End-to-end learning for music audio tagging at scale

More information about our study on GitHub and on arXiv

Two songs from the test set were randomly selected. Tags predicted by the GBT + features model (traditional method set as baseline) and by the proposed deep learning model (with a musically-motivated spectrogram front-end) are compared to human annotated tags.

J.S. Bach - Aria (Vergnügte Ruh, Beliebte Seelenlust)

Top10: Human-labels

female vocals, triple meter, acoustic, classical music, baroque period, lead vocals, string ensemble, major, compositional dominance of: lead vocals and melody.

Top10: GBT + features

acoustic, triple meter, string ensemble, classical music, baroque period, classic period, string solo, major, compositional dominance of: melody and form.

Top10: Deep learning

acoustic, string ensemble, classical music, period baroque, major, compositional dominance of: the arrangement, form, performance, rhythm and lead vocals.


'baroque period' and 'classic period' are mutually exlusive tags predicted with high confidence for the GBT + features model.

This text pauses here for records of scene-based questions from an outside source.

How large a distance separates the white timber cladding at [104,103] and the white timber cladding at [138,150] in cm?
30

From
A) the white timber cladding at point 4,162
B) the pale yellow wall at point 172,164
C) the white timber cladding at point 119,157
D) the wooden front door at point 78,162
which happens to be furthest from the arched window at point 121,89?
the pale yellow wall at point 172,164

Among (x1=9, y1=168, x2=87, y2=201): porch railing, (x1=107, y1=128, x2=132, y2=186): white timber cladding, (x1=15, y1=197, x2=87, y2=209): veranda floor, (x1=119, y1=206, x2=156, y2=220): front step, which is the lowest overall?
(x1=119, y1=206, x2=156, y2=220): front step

'triple meter' is not in the deep learning list.

Kendrick Lamar - Complexion (A Zulu Love)

Top10: Human-labels

English, male vocals, rap, East Coast, breathy vocal, joyful lyrics and compositional dominance of: lyrics, melody, rhythm, accompanying vocals.

Top10: GBT + features

East Coast, West Coast, rap, hardcore, lead vocals, funk, old school, drums, electronic drums, party.